The paper presents a novel photometric metallicity estimation technique that matches stellar loci, allowing precise metallicity measurements for extensive stellar samples.

Findings

Achieves metallicity precision of 0.05 to 0.18 dex depending on metallicity.

Provides metallicities for about 0.5 million stars in Stripe 82.

Median distance errors are around 7-9% for the sample.

Abstract

We develop a method to estimate photometric metallicities by simultaneously fitting the dereddened colors u-g, g-r, r-i and i-z from the SDSS with those predicted by the metallicity-dependent stellar loci.
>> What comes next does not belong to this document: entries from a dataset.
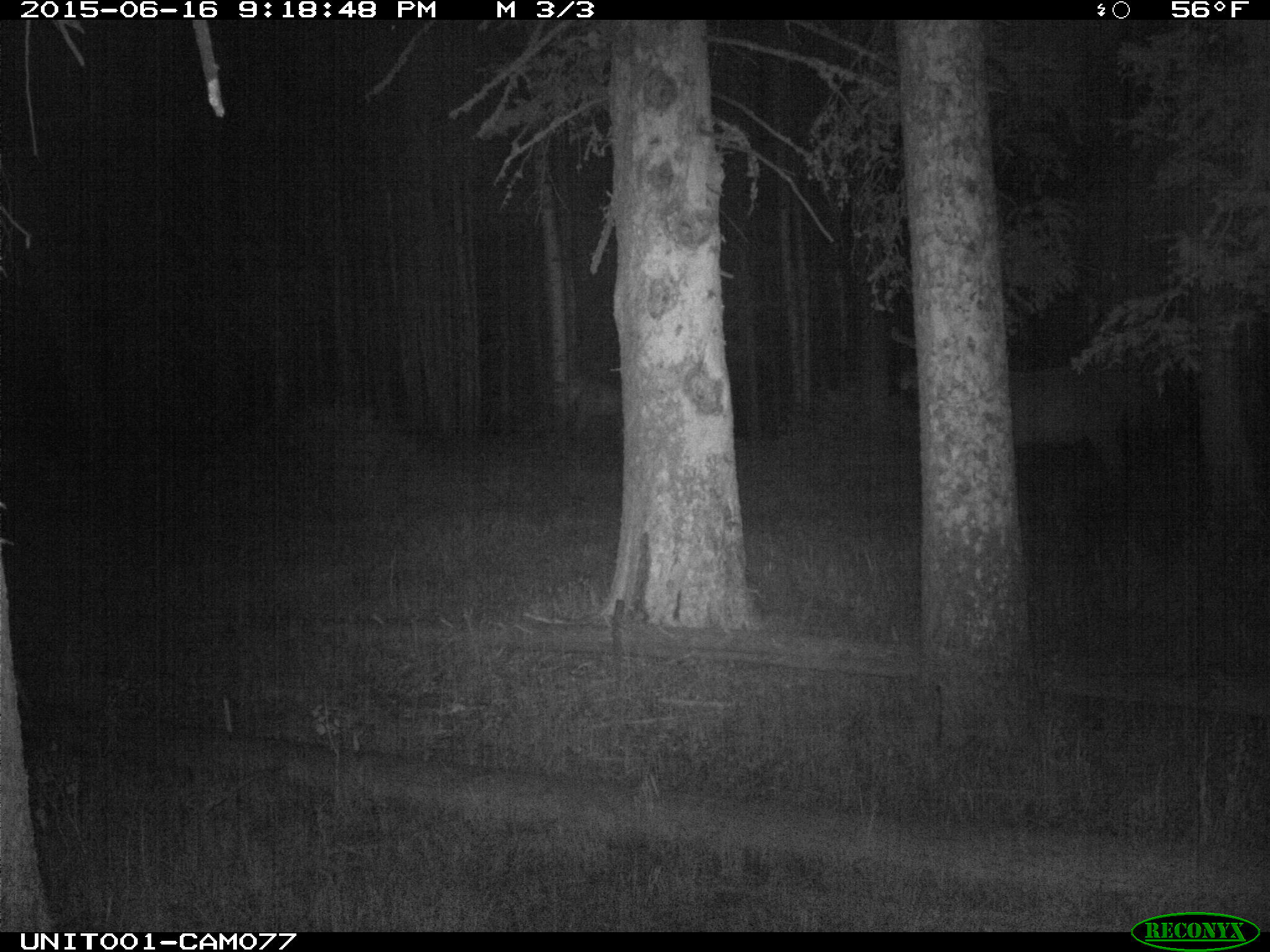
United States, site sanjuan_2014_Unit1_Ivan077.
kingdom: Animalia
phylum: Chordata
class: Mammalia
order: Artiodactyla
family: Cervidae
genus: Cervus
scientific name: Cervus elaphus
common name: red deer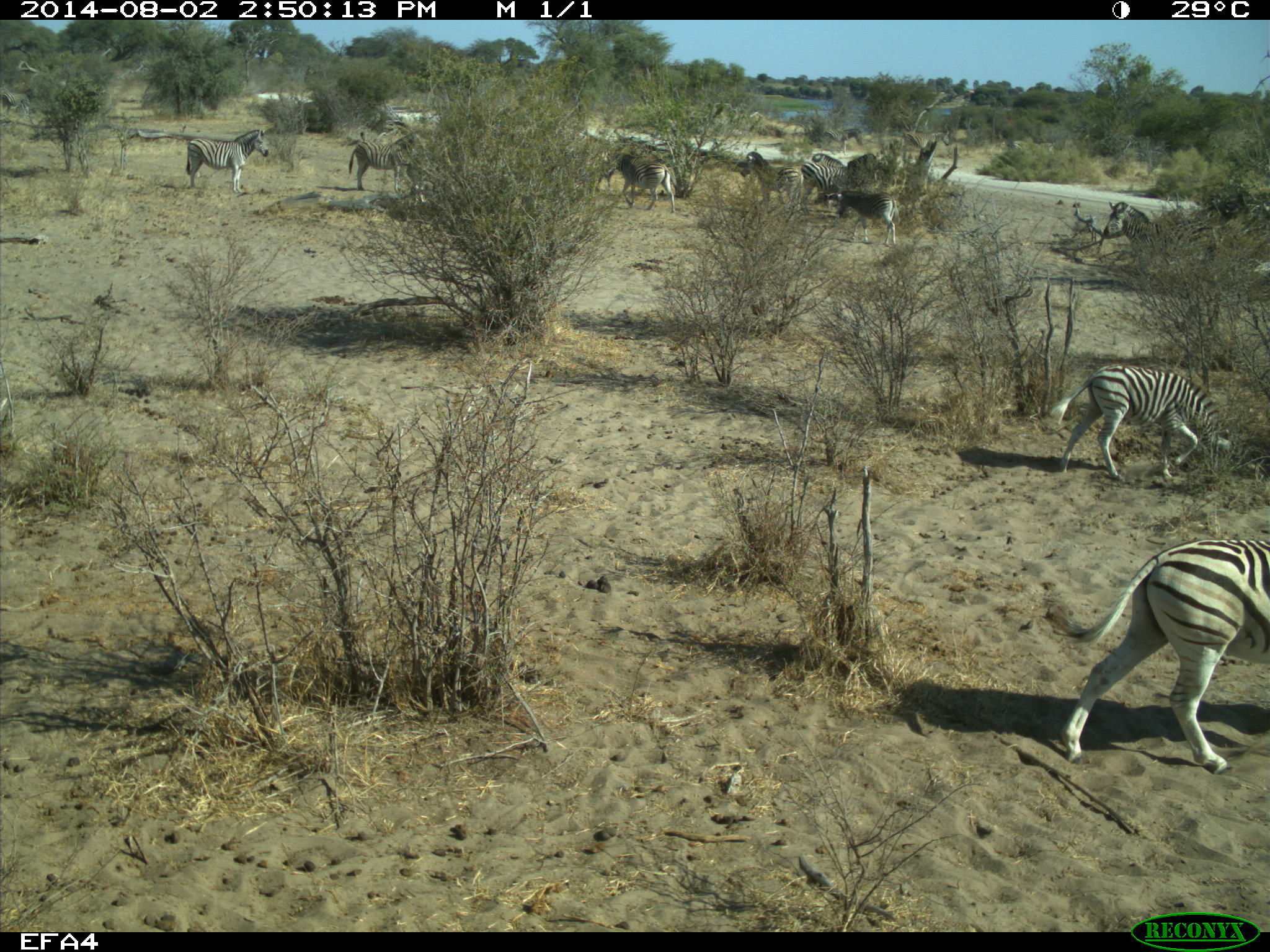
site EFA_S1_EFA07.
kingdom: Animalia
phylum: Chordata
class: Mammalia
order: Perissodactyla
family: Equidae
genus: Equus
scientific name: Equus quagga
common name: plains zebra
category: zebraplains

The method is tested with a spectroscopic sample of main-sequence stars in Stripe 82 selected from the SDSS DR9 and three open clusters. With 1 per cent photometry, the method is capable of delivering photometric metallicities precise to about 0.05, 0.12, and 0.18 dex at metallicities of 0.0, -1.0, and -2.0, respectively, comparable to the precision achievable with low-resolution spectroscopy at a signal-to-noise ratio of 10. We apply this method to the re-calibrated Stripe 82 catalog and derive metallicities for about 0.5 million stars of colors 0.3 < g-i < 1.6 mag and distances between 0.3 -- 18 kpc. Potential systematics in the metallicities thus derived, due to the contamination of giants and binaries, are investigated. Photometric distances are also calculated. About 91, 72, and 53 per cent of the sample stars are brighter than r = 20.5, 19.5, and 18.5 mag, respectively. The median metallicity errors are around 0.19, 0.16, 0.11, and 0.085 dex for the whole sample, and for stars brighter than r = 20.5, 19.5, and 18.5 mag, respectively. The median distance errors are 8.8, 8.4, 7.7, and 7.3 per cent for the aforementioned four groups of stars, respectively. The data are publicly available. Potential applications of the data in studies of the distribution, (sub)structure, and chemistry of the Galactic stellar populations, are briefly discussed. The results will be presented in future papers.